They snapped up 10 acres here
5 acres there
built their 2nd or 3rd home
bought out the lake front
fished until the fish nearly
disappeared


No one fishes now
Few swim or go boating
Hunting is dead
Snowboarders wait for snow
But there is only
rain,
rain,
rain


At a nearby restaurant,
A local drinks her coffee with city water
which tastes like chlorinated coffee

She runs home to her pristine well
And makes decent coffee


Then sits on her front porch
Admiring her tall oak tree
Purple pansies, pink hibiscus
And a scampering raccoon
Camped on her conservation land

__________________________________________________________________________________


...he clings like windblown leaves


falling, falling from heaven; colliding, collapsing into careening clouds. He scours the landscape for green trolls with sharp yellow eyes, hopping about the earth as triumphant as rabbits at dusk. Purple scavengers raid the trashcans and the dumps below. Blue jumping beans have not been seen in their terrain for centuries, ever since the death of their great prophet.

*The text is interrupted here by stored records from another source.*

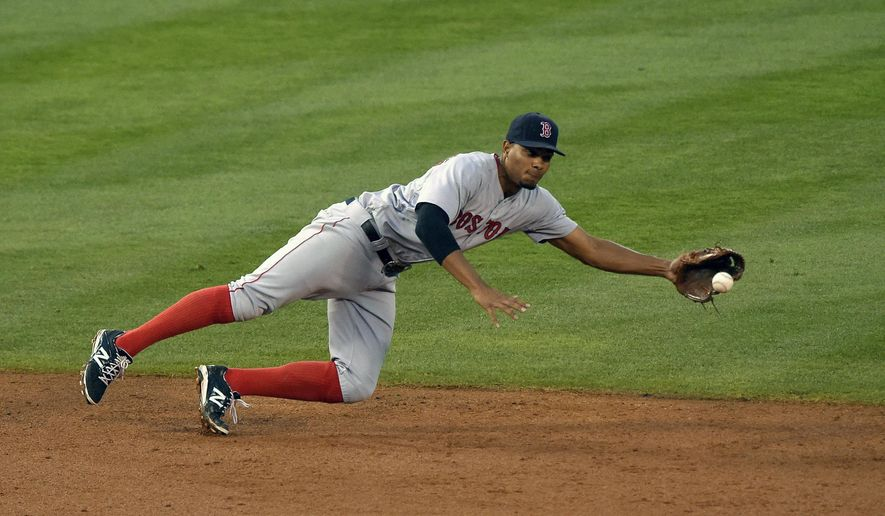 Boston Red Sox shortstop Xander Bogaerts can't reach a ball hit for a single by Los Angeles Angels' Albert Pujols during the third inning of a baseball game, Saturday, July 18, 2015, in Anaheim, Calif. (AP Photo/Mark J. Terrill)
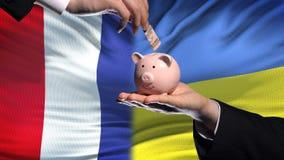 Investissement de Frances en Ukraine, main mettant l'argent dans la tirelire sur le fond de drapeau clips vidéos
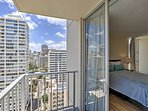 Step out onto the private deck overlooking the city.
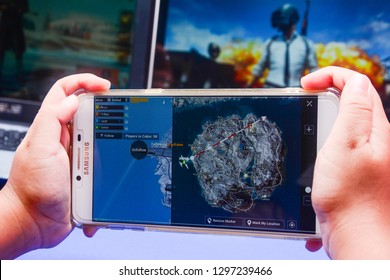 Kota Kinabalu Sabah, Malaysia - Jan 23, 2019: A hand holding a smartphone playing PUBG games online. Screen shows a Vikendi map. Multimedia games are famous among students.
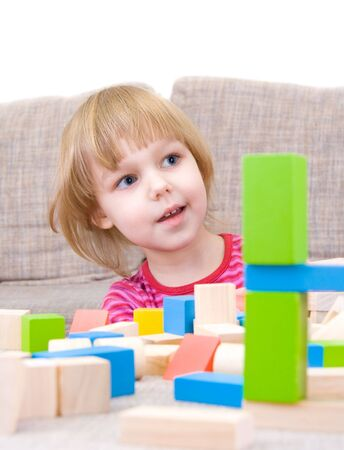 The child playing with multi-coloured cubes Stock Photo - 4893806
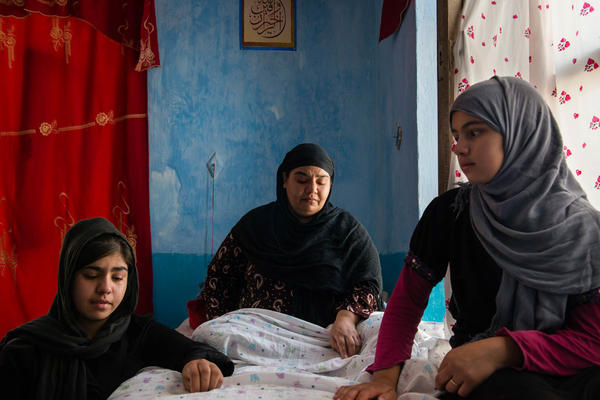 Mina, 38, was pregnant with her fifth child when she was diagnosed with spinal tuberculosis. She became paralyzed from the waist down at the time she gave birth. The child didn't survive. Her husband kicked her and her children out of the house and remarried. Mina, who is now living in Kabul, Afghanistan, survived several suicide attempts.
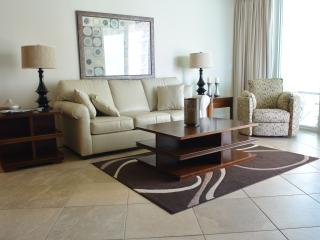 Living Room with Queen Leather Sleeper and Swivel Recliner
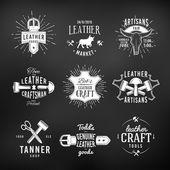 Set of leather craft logo designs retro genuine vintage tool labels artisans market insignia vector illustration on dark background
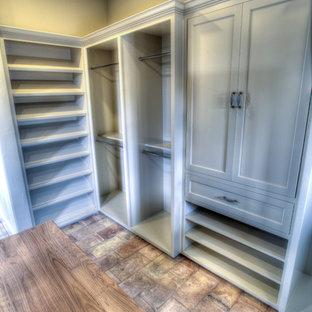 Diseño de armario vestidor unisex, ecléctico, extra grande, con armarios con paneles lisos, puertas de armario blancas y suelo de baldosas de terracota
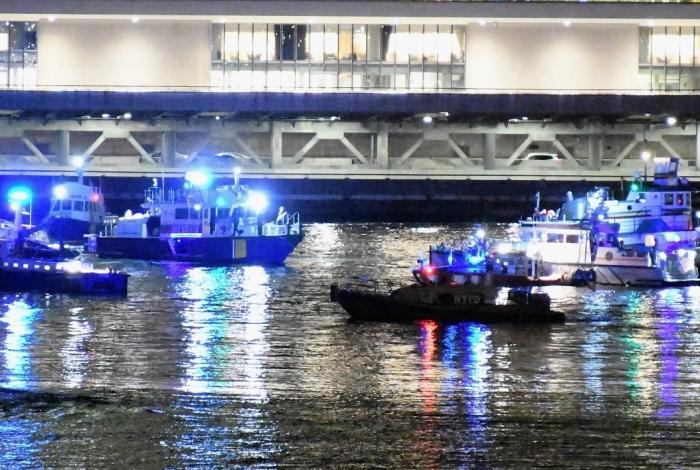 Agentes trabalham no local onde um helicóptero caiu no East River em Nova Iorque.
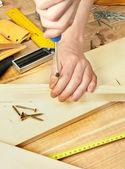 Man's hands screwing bolt — Stok fotoğraf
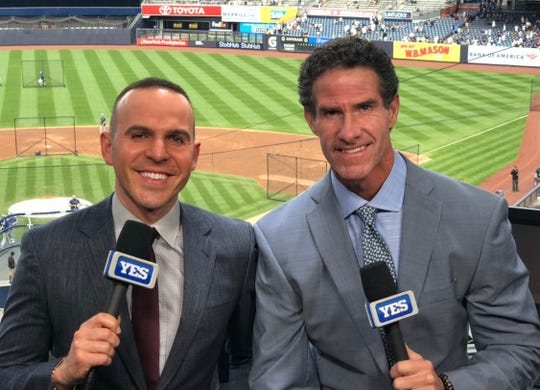 Fishkill native Ryan Ruocco is photographed in the Yankee Stadium press box alongside Paul O'Neill.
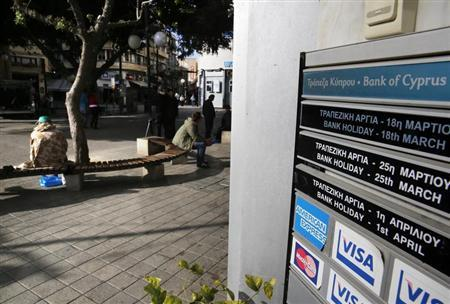 People sit near a branch of Bank of Cyprus in Nicosia March 27, 2013. REUTERS/Yannis Behrakis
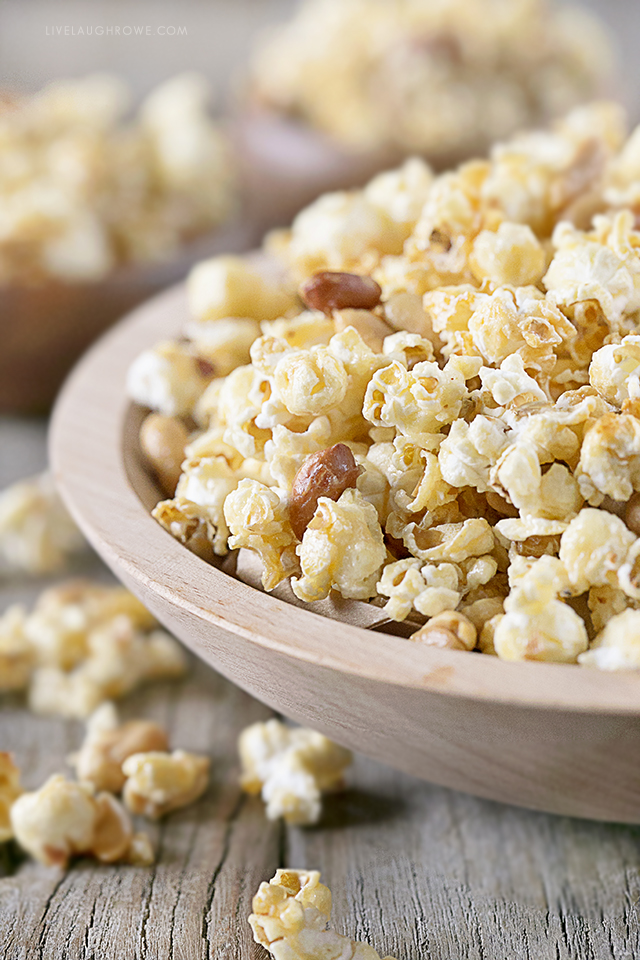 This homemade popcorn recipe is the bomb-diggity! If you enjoy a sweet and salty popcorn treat, then this might just be a new favorite. Did I mention it's super easy to make too?!? Recipe at livelaughrowe.com #sweetandsalty #popcornrecipe #snack #peanuts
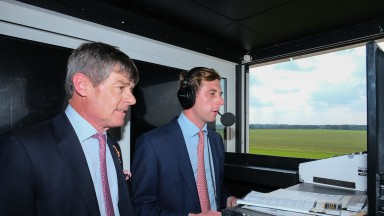 Simon and Ed Crisford prepare to call the second race at Newmarket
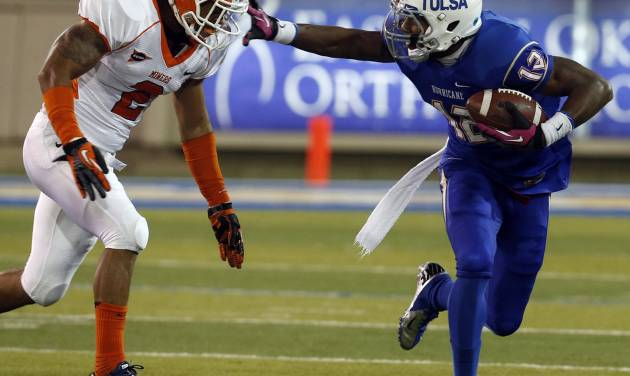 Tulsa's Jordan James looks for room as UTEP's (2) DeShawn Grayson pursues during first half of an NCAA college football game in Tulsa, Okla., Thursday Oct 11, 2012. (AP Photo/Tulsa World, Tom Gilbert)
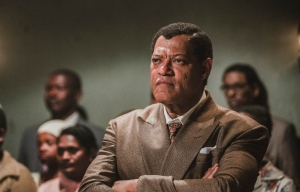 """This image released by BET shows Laurence Fishburne as Nelson Mandela in a scene from, """"Madiba,"""" a six-hour miniseries premiering on Wednesday, Feb. 1. (Marcos Cruz/BET via AP)"""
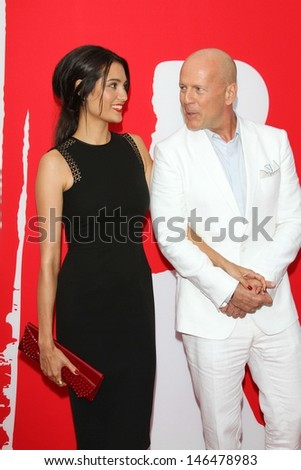 """Emma Heming and Bruce Willis at the premiere of Summit Entertainment's """"RED 2,"""" Village Theater, Westwood, CA 07-11-13 - stock photo"""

The air is fresh as jellybeans. He breathes deeply, luxuriously. He can’t get enough of it. Suddenly, there are droves and droves of two- legged creatures scrambling up the hill towards him, with eyes wild as tigers. He grasps the pock-marked bark of the ravaged tree until his fingers are numb gablets. They march in hundreds up the hill, dragging their children and pets, leaving their homes, their big polluting cars below choking the city. This is the only place they can breathe.

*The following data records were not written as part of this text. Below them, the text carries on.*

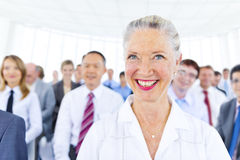 Business Woman Smiling Among the Other Royalty Free Stock Photography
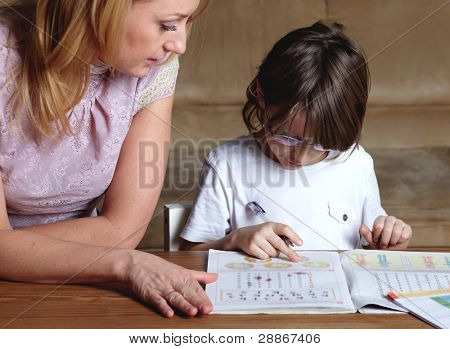 Mother helps her son to do homework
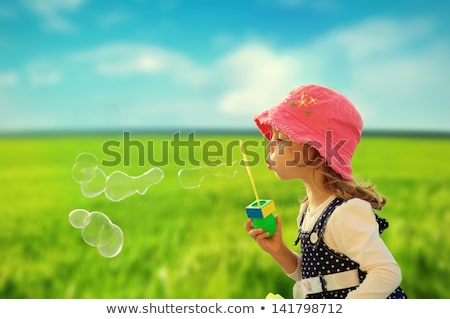 Stock photo: teenage girls blowing bubbles at summer park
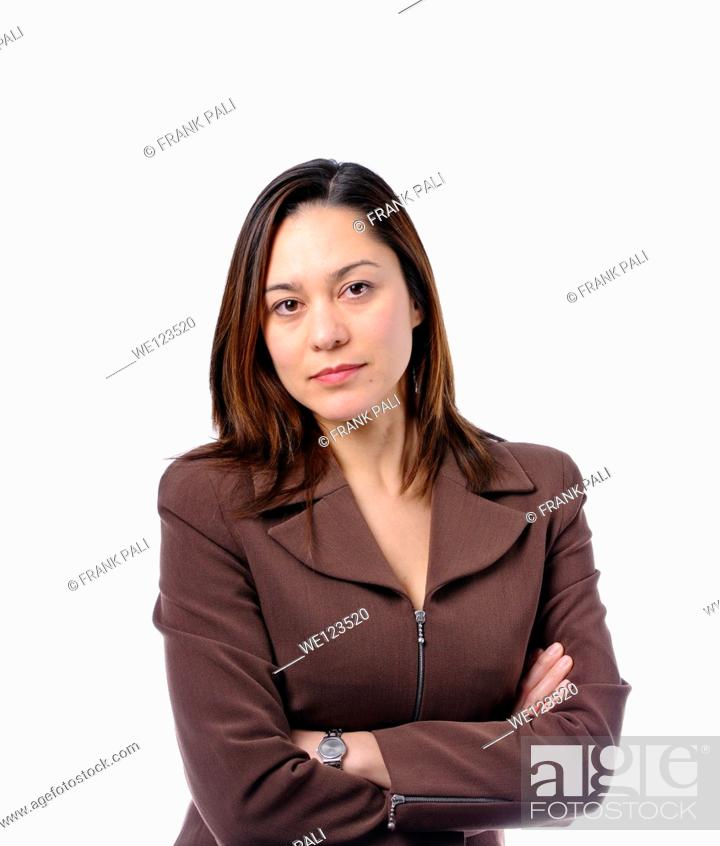 Stock Photo: Young women has her arms crossed She is of mixed race Wearing a brown suit and has long brown hair.
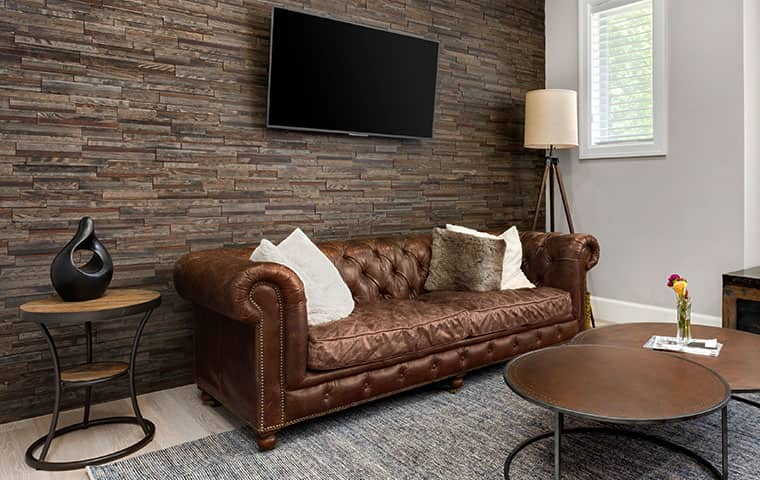 inside home office with worn leather couch lined with throw pillows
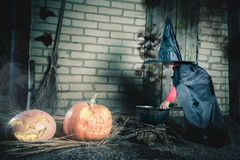 Little witch making a magic potion at Halloween night. Horror. Stock Photography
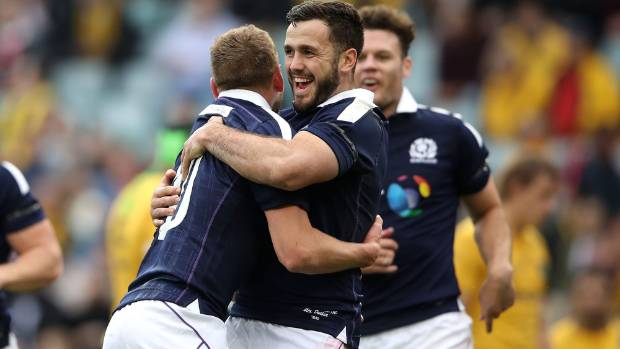 Finn Russell of Scotland celebrates after scoring a try against Australia on Saturday.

He’s lost his hiding place. Perhaps in this millennium he'll leap from stars. He climbs the tree higher and higher and clings like a windblown leaf.


_________________________________________________________________________________________________

Copyright ©2012 by Juanita Torrence-Thompson. All rights, including electronic, reserved by the author. First two poems originally appeared in Talking with Stanley Kunitz (C) 2012 by the author. The first also appeared in Mobius, The Poetry Magazine. ("...he clings like windblown leaves" originally published in Jones Avenue (Canada), New Voice of New York & Point of View – her newspaper columns and in her 6th book, Breath-Life. Used by permission of the author.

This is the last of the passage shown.